Closed nateGeorge closed 3 years ago
Thanks for posting, I will have a look.
@nateGeorge The link to the dataset is broken for me. It is correct?
Sorry, the dataset was private. It is public now. By the way, I was able to calculate phik between the variables like so:
df['LOAN_DEFAULT'] = df['LOAN_DEFAULT'].astype('category')
interval_columns = ['DISBURSED_AMOUNT', 'ASSET_COST', 'LTV', 'DATE_OF_BIRTH', 'DISBURSAL_DATE', 'PERFORM_CNS_SCORE',
'NEW_ACCTS_IN_LAST_SIX_MONTHS', 'NO_OF_INQUIRIES']
for c in df.columns:
print(c)
if c in interval_columns:
print(phik.phik_from_array(df[c], df['LOAN_DEFAULT'], [c]))
else:
print(phik.phik_from_array(df[c].astype('category'), df['LOAN_DEFAULT'], drop_underflow=False, drop_overflow=False))
Without the drop_underflow=True
in there, it was throwing an error. It's not clear to me what the under/overflow dropping is doing, and it says in the docs it's only applicable for numeric variables.
It takes a very long time to calculate the full matrix due to the number of columns, so I started doing it one-by-one (since we mostly care about the correlation with the target variable here, LOAN_DEFAULT
).
I have not tried running the full df.phik_matrix(interval_cols=interval_columns)
after converting the non-interval columns to category type and converting LOAN_DEFAULT
to category type. I have also not tried setting the drop overflow and underflow options for calculation of the full matrix.
By the way, if you want the full dataset, it is here: https://www.kaggle.com/avikpaul4u/vehicle-loan-default-prediction
The dataset I shared is a sample with some columns removed.

● **Data listing**
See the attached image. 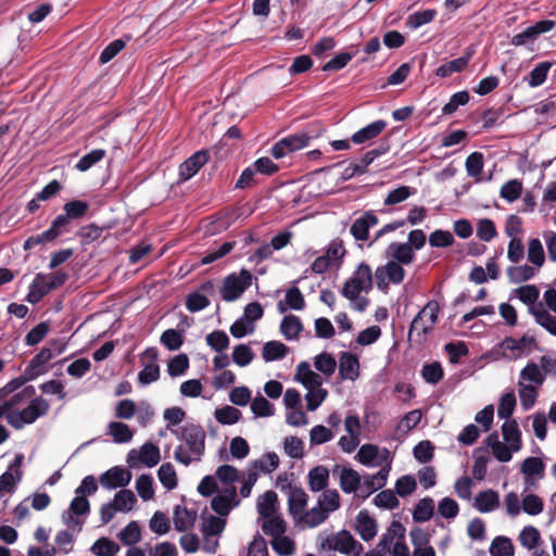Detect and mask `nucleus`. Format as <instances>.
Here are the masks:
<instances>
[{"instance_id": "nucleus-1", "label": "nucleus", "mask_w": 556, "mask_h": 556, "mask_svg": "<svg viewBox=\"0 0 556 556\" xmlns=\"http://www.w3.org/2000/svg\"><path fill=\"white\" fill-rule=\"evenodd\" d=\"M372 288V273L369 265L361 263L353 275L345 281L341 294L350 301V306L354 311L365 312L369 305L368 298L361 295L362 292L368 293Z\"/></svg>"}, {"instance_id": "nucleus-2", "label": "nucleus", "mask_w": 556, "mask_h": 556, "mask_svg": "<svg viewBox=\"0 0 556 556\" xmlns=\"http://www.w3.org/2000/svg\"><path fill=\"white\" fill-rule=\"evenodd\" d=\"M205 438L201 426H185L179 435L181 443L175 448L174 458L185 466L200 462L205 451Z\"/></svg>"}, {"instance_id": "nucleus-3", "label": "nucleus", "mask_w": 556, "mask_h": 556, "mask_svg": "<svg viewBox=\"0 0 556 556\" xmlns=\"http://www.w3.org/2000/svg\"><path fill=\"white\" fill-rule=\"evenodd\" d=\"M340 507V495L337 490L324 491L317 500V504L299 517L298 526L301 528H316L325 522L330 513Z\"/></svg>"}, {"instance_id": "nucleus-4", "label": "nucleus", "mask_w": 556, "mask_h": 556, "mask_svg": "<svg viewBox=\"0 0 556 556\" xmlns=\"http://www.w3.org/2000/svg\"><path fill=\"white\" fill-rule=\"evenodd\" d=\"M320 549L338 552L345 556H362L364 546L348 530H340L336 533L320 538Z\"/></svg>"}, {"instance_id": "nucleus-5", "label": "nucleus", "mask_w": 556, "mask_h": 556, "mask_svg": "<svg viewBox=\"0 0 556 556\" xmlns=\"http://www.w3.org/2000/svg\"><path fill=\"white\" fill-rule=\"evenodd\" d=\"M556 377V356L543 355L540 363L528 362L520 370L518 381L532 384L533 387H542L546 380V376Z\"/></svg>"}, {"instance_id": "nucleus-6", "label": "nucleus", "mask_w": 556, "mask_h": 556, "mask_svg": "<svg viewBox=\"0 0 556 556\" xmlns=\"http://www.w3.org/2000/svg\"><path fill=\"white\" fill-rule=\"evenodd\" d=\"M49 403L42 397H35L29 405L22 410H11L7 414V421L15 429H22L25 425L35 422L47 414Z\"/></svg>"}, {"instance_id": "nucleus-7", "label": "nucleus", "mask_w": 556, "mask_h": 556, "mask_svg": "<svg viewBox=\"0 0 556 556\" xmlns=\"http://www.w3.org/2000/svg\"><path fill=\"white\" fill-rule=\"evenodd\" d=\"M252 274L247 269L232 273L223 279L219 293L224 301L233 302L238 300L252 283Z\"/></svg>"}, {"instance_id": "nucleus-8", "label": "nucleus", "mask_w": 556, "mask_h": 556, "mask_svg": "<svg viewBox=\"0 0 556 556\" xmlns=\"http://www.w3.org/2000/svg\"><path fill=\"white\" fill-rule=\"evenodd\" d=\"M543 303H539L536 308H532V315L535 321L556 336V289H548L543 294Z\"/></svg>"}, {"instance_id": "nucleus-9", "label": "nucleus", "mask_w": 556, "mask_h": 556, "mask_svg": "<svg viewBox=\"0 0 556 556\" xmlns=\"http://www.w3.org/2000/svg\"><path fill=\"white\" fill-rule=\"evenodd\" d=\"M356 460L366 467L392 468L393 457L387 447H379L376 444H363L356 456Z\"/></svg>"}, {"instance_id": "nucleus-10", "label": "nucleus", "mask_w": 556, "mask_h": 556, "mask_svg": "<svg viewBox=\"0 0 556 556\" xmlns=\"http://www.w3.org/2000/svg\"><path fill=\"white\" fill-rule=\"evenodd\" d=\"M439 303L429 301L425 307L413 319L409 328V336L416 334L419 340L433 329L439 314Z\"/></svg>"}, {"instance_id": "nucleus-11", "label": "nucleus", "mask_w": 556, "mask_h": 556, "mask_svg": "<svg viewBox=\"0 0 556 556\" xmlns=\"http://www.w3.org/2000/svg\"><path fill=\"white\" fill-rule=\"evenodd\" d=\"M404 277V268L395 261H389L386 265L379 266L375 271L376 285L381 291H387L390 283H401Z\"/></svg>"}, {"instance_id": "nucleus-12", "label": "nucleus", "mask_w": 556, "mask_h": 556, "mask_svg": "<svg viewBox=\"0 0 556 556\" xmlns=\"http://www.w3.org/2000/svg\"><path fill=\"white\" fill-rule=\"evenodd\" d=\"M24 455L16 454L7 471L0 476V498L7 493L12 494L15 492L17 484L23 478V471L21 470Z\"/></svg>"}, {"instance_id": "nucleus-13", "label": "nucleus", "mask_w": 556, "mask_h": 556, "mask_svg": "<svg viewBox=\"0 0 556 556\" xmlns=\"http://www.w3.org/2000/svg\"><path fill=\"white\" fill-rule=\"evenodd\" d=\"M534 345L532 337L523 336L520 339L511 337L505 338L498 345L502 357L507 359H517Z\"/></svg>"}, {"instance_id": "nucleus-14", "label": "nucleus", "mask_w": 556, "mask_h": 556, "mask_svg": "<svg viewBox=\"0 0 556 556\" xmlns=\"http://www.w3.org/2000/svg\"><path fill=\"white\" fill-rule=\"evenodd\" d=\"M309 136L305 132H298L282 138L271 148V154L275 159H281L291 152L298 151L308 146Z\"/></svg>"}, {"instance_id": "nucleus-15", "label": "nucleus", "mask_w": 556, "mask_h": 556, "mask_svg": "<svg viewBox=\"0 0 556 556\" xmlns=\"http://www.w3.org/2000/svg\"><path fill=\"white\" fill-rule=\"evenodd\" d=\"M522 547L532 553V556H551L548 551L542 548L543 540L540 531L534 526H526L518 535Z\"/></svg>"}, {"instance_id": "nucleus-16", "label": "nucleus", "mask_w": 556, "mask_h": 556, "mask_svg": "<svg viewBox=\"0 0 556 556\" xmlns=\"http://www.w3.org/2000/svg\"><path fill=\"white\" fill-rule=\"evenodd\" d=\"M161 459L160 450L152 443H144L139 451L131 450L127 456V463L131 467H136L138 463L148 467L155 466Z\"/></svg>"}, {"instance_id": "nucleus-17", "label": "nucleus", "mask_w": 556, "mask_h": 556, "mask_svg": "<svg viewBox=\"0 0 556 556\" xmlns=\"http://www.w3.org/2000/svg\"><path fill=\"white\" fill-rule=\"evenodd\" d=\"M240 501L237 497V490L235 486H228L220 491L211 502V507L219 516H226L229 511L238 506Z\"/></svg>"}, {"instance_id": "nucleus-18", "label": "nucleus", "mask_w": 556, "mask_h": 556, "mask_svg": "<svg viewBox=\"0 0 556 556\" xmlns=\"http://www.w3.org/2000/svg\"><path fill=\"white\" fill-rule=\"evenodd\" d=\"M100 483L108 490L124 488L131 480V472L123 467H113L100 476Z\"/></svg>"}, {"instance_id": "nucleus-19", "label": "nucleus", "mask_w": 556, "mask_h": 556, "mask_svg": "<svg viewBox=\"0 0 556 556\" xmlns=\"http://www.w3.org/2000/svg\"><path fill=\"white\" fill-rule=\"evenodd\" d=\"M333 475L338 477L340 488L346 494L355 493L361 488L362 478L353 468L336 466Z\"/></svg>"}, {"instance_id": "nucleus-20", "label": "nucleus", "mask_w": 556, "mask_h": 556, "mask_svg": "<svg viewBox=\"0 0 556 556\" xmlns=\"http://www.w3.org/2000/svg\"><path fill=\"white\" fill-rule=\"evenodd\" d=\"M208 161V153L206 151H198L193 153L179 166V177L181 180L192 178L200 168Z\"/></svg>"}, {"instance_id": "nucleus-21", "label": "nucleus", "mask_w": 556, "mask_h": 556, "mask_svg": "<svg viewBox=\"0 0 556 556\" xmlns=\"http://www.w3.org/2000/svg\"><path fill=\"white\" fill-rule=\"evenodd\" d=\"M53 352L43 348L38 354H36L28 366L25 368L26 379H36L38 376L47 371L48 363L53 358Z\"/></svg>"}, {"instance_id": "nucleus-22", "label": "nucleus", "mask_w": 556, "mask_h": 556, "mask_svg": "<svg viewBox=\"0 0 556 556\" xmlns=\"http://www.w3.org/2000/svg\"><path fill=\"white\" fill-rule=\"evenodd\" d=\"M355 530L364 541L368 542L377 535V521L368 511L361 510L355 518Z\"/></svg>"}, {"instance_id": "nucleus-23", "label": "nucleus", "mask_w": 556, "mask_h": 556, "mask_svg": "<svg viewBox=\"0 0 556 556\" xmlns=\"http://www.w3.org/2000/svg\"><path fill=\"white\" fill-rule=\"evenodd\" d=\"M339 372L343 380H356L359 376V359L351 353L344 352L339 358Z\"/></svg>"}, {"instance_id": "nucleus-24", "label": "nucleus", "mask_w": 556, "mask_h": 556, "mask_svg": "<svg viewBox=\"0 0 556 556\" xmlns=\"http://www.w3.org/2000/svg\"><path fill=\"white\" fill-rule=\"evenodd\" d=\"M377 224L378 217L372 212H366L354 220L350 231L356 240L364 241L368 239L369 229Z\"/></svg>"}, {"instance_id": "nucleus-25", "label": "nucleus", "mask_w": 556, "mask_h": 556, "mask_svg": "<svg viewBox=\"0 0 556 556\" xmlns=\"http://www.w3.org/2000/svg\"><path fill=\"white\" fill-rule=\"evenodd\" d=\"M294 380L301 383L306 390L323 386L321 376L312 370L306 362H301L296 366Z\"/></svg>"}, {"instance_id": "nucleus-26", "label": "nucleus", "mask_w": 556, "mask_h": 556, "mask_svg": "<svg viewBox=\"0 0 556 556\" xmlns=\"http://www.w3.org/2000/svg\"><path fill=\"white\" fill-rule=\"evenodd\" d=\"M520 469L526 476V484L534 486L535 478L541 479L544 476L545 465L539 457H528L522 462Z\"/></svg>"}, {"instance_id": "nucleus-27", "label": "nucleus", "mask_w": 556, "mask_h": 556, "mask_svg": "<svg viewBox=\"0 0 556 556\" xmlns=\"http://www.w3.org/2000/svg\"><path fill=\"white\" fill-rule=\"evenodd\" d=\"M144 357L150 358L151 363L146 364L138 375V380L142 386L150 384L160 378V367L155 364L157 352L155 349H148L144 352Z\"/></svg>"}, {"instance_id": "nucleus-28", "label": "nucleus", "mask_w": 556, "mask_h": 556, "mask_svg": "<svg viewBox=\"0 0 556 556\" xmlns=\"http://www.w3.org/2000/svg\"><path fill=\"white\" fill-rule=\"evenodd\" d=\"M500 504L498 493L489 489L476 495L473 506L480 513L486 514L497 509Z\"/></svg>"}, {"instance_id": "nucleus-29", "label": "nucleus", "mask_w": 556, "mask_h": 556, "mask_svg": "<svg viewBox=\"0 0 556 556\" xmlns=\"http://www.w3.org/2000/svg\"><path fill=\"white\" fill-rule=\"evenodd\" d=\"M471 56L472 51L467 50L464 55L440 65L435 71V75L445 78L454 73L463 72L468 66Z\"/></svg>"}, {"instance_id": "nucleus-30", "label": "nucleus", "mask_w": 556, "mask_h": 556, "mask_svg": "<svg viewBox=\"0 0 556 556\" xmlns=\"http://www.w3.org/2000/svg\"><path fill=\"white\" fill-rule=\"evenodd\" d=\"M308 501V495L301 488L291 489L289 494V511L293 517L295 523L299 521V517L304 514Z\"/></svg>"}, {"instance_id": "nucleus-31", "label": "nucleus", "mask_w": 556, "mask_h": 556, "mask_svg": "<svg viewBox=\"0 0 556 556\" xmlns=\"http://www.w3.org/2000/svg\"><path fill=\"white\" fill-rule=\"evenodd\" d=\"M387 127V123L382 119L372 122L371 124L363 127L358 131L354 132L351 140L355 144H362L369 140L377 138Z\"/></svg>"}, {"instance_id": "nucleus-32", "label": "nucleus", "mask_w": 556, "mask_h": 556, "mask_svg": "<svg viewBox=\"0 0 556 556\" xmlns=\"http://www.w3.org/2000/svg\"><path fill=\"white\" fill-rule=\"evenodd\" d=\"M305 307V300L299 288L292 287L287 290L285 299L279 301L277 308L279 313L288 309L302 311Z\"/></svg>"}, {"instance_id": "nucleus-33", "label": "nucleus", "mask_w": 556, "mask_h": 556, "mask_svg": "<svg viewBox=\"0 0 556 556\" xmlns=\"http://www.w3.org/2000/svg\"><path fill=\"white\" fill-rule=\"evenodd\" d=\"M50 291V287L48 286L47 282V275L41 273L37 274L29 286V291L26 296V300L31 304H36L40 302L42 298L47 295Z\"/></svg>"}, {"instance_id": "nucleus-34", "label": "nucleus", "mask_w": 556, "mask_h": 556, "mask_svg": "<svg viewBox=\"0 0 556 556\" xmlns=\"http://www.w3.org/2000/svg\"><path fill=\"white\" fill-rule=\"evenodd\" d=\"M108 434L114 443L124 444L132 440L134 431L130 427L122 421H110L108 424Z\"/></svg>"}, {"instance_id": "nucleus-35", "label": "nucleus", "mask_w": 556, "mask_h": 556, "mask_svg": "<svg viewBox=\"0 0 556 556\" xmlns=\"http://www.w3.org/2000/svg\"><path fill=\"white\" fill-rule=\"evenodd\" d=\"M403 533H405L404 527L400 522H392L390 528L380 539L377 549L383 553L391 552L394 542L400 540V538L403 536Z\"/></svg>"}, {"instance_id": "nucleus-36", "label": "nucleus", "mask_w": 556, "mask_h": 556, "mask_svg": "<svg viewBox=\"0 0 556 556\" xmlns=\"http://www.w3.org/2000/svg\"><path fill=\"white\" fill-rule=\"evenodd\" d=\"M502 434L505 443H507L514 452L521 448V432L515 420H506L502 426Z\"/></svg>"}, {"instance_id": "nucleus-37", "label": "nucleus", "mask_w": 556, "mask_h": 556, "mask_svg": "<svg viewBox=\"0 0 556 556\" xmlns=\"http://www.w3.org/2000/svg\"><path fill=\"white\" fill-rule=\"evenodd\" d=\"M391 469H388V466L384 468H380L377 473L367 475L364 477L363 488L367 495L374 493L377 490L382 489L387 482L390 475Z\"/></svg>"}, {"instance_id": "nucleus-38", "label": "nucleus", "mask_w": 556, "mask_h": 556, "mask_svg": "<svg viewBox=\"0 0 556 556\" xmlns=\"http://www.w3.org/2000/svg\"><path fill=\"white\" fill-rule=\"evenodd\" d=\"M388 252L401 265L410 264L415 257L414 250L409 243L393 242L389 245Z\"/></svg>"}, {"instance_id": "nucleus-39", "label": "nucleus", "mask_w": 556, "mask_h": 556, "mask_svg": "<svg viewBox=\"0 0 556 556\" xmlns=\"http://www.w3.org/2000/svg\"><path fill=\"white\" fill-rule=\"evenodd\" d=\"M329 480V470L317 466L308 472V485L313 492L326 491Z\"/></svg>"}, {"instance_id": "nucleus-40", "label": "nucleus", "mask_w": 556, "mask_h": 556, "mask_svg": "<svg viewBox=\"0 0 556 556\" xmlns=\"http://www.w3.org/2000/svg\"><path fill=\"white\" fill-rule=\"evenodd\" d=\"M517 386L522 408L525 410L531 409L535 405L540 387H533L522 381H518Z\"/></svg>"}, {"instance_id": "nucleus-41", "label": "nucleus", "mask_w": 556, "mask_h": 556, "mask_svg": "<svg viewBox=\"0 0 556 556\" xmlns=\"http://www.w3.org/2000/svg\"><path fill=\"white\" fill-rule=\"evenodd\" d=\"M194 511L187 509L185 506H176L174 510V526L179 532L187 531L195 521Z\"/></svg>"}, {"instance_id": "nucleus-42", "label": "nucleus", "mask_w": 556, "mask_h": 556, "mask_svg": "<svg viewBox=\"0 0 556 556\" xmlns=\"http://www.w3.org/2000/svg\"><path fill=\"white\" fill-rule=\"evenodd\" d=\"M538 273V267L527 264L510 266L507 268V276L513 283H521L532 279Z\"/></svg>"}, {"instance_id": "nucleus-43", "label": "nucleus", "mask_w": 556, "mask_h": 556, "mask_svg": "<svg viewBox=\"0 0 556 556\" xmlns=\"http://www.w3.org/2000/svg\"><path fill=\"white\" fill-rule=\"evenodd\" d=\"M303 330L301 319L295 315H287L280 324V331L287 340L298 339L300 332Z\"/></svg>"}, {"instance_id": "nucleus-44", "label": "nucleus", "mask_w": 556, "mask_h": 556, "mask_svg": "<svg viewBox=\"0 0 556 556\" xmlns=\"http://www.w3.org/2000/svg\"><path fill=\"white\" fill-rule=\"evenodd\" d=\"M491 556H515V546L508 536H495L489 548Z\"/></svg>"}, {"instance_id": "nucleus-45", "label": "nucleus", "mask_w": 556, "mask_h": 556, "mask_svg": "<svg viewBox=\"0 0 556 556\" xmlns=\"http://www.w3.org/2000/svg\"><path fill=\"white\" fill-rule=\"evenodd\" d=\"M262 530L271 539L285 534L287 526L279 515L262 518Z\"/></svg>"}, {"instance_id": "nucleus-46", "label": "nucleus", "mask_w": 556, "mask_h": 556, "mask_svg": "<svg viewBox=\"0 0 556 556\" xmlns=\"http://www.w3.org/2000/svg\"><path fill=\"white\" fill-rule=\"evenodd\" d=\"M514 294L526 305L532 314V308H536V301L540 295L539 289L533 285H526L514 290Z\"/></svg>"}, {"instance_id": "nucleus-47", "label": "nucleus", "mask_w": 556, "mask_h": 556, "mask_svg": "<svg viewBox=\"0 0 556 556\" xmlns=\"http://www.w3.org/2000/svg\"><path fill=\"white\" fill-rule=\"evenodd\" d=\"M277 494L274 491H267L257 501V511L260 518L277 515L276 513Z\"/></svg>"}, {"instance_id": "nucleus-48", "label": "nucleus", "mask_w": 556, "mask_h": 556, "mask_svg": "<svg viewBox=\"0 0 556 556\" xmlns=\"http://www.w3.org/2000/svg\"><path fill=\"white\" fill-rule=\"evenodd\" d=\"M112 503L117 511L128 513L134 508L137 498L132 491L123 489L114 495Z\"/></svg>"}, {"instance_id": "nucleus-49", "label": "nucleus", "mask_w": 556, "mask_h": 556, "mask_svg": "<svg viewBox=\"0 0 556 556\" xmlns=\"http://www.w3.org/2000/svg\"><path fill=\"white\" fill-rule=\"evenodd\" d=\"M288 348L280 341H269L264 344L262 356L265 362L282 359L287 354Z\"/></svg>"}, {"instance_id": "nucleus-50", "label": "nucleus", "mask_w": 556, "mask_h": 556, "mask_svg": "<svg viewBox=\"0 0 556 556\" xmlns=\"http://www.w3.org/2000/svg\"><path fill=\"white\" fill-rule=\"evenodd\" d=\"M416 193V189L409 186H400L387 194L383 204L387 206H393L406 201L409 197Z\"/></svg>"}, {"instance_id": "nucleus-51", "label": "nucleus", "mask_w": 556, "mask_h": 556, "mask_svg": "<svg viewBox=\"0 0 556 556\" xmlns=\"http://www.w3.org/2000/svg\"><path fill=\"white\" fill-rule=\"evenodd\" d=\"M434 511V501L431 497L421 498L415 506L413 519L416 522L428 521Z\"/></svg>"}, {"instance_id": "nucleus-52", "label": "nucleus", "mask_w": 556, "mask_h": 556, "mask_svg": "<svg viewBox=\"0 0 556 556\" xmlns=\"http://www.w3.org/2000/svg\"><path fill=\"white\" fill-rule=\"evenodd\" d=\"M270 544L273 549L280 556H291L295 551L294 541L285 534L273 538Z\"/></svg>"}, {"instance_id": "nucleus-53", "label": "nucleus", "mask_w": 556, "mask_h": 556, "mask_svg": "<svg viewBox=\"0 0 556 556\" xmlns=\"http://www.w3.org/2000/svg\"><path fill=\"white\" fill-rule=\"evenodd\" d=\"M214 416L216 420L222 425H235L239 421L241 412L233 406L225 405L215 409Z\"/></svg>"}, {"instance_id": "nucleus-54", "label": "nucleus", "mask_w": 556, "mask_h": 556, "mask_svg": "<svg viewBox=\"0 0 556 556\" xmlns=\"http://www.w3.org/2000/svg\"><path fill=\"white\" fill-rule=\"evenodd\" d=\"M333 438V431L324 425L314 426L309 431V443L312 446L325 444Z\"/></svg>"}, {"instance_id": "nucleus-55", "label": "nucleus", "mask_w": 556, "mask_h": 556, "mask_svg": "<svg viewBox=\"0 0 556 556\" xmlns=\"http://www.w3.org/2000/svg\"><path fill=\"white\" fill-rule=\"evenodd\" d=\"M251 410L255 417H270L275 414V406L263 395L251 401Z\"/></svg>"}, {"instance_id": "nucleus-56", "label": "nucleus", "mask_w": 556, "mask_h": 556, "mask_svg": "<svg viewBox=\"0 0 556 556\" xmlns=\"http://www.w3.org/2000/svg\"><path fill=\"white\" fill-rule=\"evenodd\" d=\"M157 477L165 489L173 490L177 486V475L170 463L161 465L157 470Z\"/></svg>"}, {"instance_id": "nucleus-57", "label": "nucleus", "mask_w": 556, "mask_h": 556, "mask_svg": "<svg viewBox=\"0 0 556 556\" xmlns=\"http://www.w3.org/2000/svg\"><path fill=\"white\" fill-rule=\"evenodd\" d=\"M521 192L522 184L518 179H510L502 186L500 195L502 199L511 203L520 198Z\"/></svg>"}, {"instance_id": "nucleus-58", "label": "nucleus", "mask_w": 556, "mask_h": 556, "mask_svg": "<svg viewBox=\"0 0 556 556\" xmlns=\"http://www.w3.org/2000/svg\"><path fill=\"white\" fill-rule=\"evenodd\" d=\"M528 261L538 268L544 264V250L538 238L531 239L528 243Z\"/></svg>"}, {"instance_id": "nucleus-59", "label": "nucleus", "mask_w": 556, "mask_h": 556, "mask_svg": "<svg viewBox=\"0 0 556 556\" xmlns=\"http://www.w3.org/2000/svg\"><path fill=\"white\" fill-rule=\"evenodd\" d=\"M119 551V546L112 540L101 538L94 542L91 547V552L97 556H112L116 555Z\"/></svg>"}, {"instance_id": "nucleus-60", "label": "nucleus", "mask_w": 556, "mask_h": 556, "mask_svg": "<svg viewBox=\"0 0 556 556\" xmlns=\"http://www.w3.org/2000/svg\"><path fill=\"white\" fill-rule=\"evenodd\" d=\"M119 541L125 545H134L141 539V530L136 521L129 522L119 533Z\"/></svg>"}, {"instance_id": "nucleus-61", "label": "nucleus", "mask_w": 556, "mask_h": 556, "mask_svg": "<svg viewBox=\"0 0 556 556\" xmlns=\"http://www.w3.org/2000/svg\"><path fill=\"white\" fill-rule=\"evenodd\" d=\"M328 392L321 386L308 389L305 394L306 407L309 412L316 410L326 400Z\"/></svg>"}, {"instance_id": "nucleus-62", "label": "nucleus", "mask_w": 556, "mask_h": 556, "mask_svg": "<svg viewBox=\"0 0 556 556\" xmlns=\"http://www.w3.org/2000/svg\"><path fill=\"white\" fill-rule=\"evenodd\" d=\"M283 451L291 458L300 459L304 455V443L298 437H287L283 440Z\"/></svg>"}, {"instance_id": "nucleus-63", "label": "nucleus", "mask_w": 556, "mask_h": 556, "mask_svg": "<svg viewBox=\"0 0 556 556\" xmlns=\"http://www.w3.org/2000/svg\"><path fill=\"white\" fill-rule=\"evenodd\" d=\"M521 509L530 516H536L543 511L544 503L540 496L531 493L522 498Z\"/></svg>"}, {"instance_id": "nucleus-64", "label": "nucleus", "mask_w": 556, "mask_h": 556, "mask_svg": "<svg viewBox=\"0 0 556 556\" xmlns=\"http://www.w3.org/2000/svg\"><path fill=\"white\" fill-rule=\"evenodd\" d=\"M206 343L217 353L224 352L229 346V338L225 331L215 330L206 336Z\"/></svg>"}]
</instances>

==

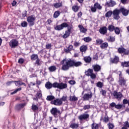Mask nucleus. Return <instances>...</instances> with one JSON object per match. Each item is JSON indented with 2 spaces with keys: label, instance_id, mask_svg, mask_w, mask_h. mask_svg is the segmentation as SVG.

● **Short problem A**
In the phik thread, why did the poster start calculating the correlation one column at a time?
● **Short problem B**
Copy the phik thread from "Without the drop_underflow=True" up to and including "the full df.phik_matrix(interval_cols=interval_columns)", renaming "full matrix" to "complete matrix".
The data above has no part in this work.

● **Task result A**
Calculating the full matrix took a very long time because of the number of columns.

● **Task result B**
Without the drop_underflow=True
in there, it was throwing an error. It's not clear to me what the under/overflow dropping is doing, and it says in the docs it's only applicable for numeric variables.
It takes a very long time to calculate the complete matrix due to the number of columns, so I started doing it one-by-one (since we mostly care about the correlation with the target variable here, LOAN_DEFAULT
).
I have not tried running the full df.phik_matrix(interval_cols=interval_columns)